**Records for processing:**
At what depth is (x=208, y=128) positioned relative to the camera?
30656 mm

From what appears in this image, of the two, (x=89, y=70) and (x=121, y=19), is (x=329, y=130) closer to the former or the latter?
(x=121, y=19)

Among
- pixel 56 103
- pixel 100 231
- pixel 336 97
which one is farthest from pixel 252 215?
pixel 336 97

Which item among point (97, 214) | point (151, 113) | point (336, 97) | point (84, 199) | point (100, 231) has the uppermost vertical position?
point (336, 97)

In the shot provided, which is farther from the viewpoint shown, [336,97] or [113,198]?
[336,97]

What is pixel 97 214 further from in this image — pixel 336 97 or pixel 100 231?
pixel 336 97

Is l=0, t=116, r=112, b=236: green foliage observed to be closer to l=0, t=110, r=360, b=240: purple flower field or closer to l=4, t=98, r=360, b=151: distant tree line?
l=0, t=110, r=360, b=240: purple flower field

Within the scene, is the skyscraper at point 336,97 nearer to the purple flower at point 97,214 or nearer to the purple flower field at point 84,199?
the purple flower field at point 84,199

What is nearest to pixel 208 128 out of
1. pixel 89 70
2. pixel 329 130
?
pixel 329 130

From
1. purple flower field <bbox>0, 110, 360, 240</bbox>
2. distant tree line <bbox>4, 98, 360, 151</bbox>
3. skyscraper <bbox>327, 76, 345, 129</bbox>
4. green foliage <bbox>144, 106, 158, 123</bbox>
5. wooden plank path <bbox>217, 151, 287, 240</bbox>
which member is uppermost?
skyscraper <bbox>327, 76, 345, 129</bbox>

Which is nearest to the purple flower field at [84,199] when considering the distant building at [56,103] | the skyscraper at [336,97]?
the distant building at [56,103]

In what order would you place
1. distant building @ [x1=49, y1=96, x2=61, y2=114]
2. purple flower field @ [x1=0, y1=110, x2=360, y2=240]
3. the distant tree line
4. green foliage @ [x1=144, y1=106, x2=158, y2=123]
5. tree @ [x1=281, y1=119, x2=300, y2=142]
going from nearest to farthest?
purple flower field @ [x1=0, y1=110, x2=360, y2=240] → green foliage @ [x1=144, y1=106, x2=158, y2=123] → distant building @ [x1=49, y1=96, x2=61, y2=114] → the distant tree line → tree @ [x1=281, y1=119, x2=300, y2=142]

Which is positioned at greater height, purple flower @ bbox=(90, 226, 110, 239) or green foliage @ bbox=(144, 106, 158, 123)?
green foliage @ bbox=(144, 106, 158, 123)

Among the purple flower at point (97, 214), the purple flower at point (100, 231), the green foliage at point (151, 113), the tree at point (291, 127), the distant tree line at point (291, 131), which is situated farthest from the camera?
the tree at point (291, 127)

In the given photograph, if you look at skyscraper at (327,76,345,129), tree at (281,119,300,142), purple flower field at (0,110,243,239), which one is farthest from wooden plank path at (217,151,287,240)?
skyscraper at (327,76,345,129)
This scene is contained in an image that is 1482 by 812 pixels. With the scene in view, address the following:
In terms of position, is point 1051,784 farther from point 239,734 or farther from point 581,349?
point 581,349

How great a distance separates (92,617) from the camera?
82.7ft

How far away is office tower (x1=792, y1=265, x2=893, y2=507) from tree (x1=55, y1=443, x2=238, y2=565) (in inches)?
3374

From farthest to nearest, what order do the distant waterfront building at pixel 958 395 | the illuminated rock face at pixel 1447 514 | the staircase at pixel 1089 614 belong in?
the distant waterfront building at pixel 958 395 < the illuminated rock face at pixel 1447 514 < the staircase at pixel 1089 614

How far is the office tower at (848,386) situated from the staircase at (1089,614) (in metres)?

**Direction:**
Please copy every one of the records above word for word, leaving each line unchanged.

**Expected answer:**
At what depth is (x=208, y=128) positioned relative to the camera?
30656 mm

From what appears in this image, of the two, (x=89, y=70) and (x=121, y=19), is (x=329, y=130) closer to the former or the latter?
(x=121, y=19)

Among
- pixel 56 103
- pixel 100 231
- pixel 336 97
which one is farthest from pixel 252 215?
pixel 336 97

Which item among point (97, 214) | point (151, 113) | point (336, 97) | point (84, 199) | point (100, 231) has the uppermost vertical position?
point (336, 97)

In the shot provided, which is farther from the viewpoint shown, [336,97] or [113,198]?
[336,97]

What is pixel 97 214 further from in this image — pixel 336 97 or pixel 100 231?
pixel 336 97

Is l=0, t=116, r=112, b=236: green foliage observed to be closer to l=0, t=110, r=360, b=240: purple flower field or closer to l=4, t=98, r=360, b=151: distant tree line?
l=0, t=110, r=360, b=240: purple flower field

Within the scene, is the skyscraper at point 336,97 nearer to the purple flower at point 97,214 or nearer to the purple flower field at point 84,199?
the purple flower field at point 84,199

What is nearest to pixel 208 128 out of
1. pixel 89 70
2. pixel 329 130
?
pixel 329 130

From
1. purple flower field <bbox>0, 110, 360, 240</bbox>
2. distant tree line <bbox>4, 98, 360, 151</bbox>
3. skyscraper <bbox>327, 76, 345, 129</bbox>
4. green foliage <bbox>144, 106, 158, 123</bbox>
5. wooden plank path <bbox>217, 151, 287, 240</bbox>
which member is uppermost?
skyscraper <bbox>327, 76, 345, 129</bbox>

Which is nearest to the purple flower field at [84,199] when considering the distant building at [56,103] | the skyscraper at [336,97]?
the distant building at [56,103]

In what order would you place
1. distant building @ [x1=49, y1=96, x2=61, y2=114]
2. purple flower field @ [x1=0, y1=110, x2=360, y2=240]
3. the distant tree line
4. green foliage @ [x1=144, y1=106, x2=158, y2=123]
5. tree @ [x1=281, y1=119, x2=300, y2=142]
going from nearest to farthest?
purple flower field @ [x1=0, y1=110, x2=360, y2=240] → green foliage @ [x1=144, y1=106, x2=158, y2=123] → distant building @ [x1=49, y1=96, x2=61, y2=114] → the distant tree line → tree @ [x1=281, y1=119, x2=300, y2=142]

Which is positioned at greater height, purple flower @ bbox=(90, 226, 110, 239) or green foliage @ bbox=(144, 106, 158, 123)?
green foliage @ bbox=(144, 106, 158, 123)

Among the purple flower at point (97, 214), the purple flower at point (100, 231), the green foliage at point (151, 113), the tree at point (291, 127), the distant tree line at point (291, 131), which is situated farthest from the camera?
the tree at point (291, 127)

In the given photograph, if you look at skyscraper at (327,76,345,129), tree at (281,119,300,142), purple flower field at (0,110,243,239), which one is farthest from wooden plank path at (217,151,287,240)?
skyscraper at (327,76,345,129)
This scene is contained in an image that is 1482 by 812 pixels. With the scene in view, address the following:
In terms of position, is point 1051,784 farther from point 239,734 or farther from point 581,349?
point 581,349

How great a distance separates (92,617) from the camera?
82.7ft

How far away is office tower (x1=792, y1=265, x2=893, y2=507) from tree (x1=55, y1=443, x2=238, y2=565) (in inches)?
3374

From farthest to nearest, what order do the distant waterfront building at pixel 958 395 | the illuminated rock face at pixel 1447 514 | the staircase at pixel 1089 614 belong in?
the distant waterfront building at pixel 958 395 < the illuminated rock face at pixel 1447 514 < the staircase at pixel 1089 614

How far is the office tower at (848,386) situated from the staircase at (1089,614) (in metres)?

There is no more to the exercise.